__Exercise requirements__: In the records that follow, find the line containing "全市难点村治理调度会讲话稿" and the line containing "这次大会是经市政府研究专门召", then transcribe both and every line between them exactly, omitting pictures.

__Dataset entries__:
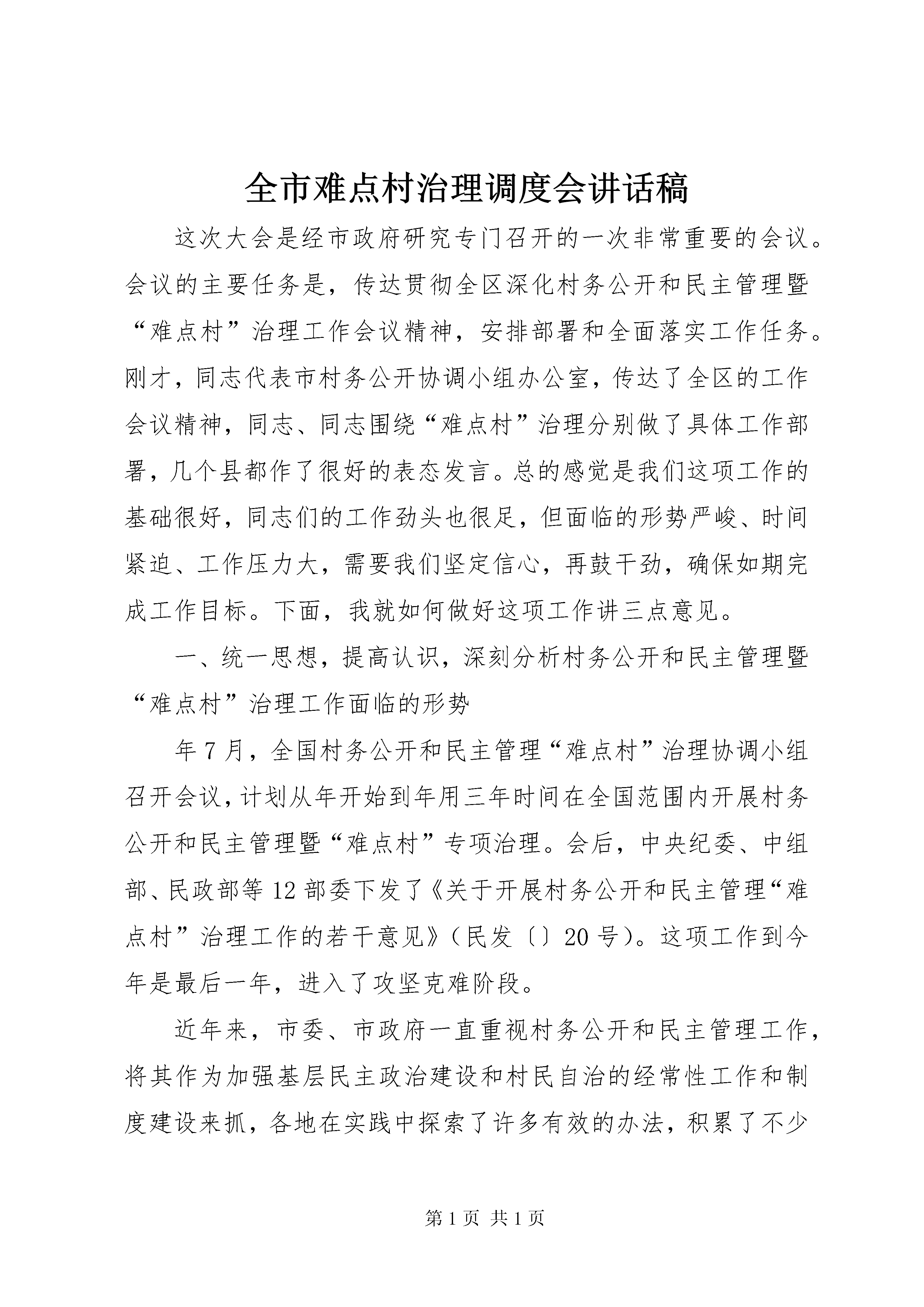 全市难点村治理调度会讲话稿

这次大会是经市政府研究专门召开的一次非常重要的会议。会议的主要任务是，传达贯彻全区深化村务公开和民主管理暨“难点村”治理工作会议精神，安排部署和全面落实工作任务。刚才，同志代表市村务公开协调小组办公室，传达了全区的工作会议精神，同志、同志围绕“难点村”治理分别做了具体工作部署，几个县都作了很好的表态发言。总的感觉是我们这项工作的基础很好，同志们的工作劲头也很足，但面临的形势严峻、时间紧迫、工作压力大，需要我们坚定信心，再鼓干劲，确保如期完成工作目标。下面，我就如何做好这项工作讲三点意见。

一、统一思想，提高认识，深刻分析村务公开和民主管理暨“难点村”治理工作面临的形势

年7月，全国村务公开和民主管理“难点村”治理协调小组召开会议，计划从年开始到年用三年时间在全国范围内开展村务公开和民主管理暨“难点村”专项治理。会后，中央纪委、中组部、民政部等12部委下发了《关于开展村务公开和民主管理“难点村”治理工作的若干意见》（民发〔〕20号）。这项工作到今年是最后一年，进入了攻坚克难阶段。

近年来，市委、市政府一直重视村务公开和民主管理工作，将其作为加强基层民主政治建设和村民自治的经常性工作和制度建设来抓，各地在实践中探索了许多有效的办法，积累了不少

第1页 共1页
==
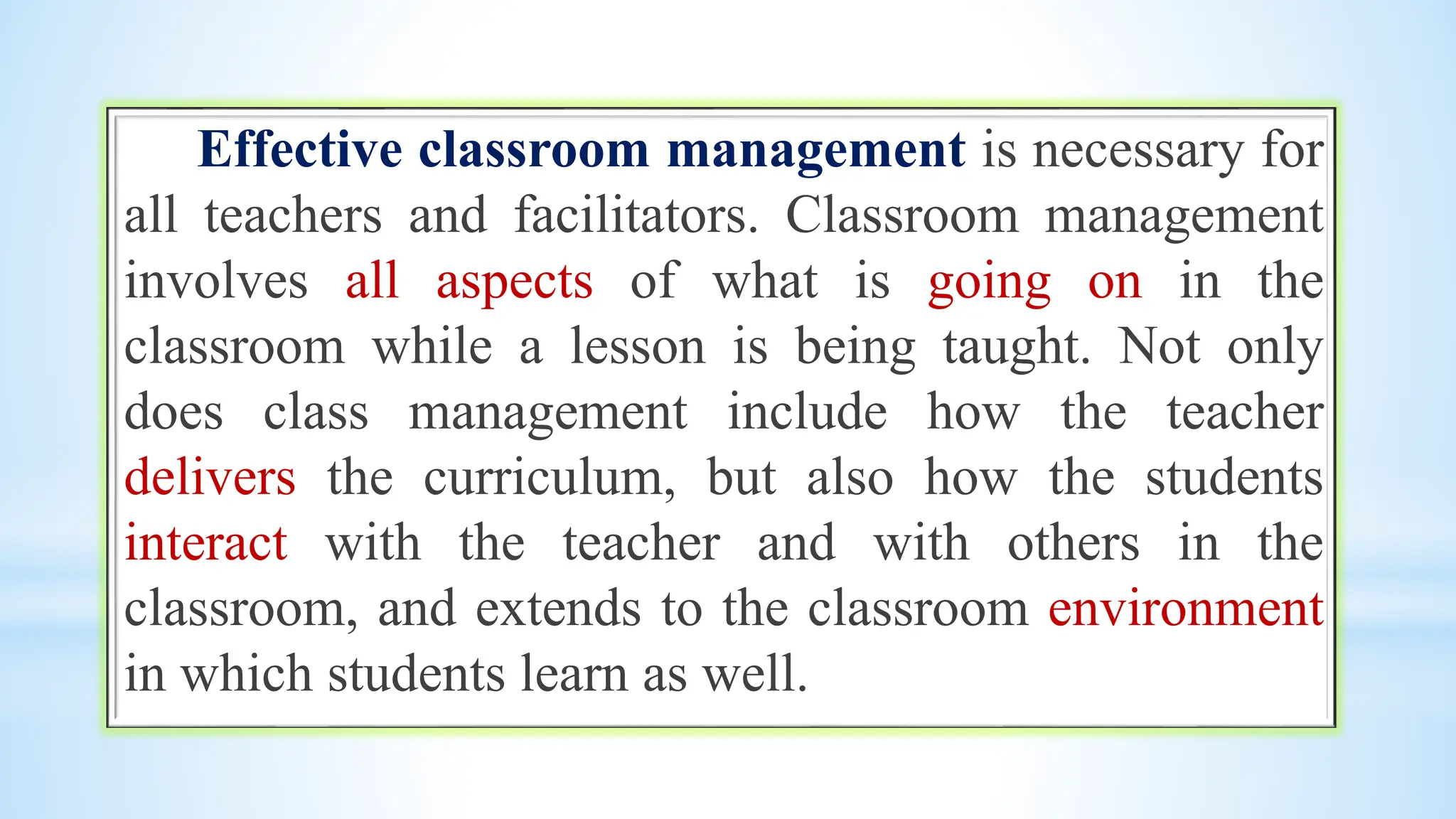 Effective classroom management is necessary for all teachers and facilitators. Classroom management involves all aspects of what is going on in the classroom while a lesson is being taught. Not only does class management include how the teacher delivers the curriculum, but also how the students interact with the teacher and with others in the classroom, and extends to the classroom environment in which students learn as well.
* * *
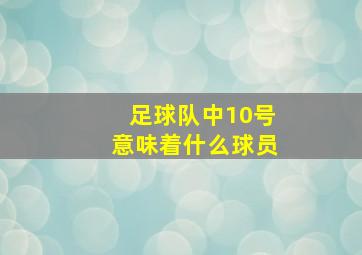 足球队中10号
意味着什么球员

__Answer to the exercise__:
 全市难点村治理调度会讲话稿

这次大会是经市政府研究专门召开的一次非常重要的会议。会议的主要任务是，传达贯彻全区深化村务公开和民主管理暨“难点村”治理工作会议精神，安排部署和全面落实工作任务。刚才，同志代表市村务公开协调小组办公室，传达了全区的工作会议精神，同志、同志围绕“难点村”治理分别做了具体工作部署，几个县都作了很好的表态发言。总的感觉是我们这项工作的基础很好，同志们的工作劲头也很足，但面临的形势严峻、时间紧迫、工作压力大，需要我们坚定信心，再鼓干劲，确保如期完成工作目标。下面，我就如何做好这项工作讲三点意见。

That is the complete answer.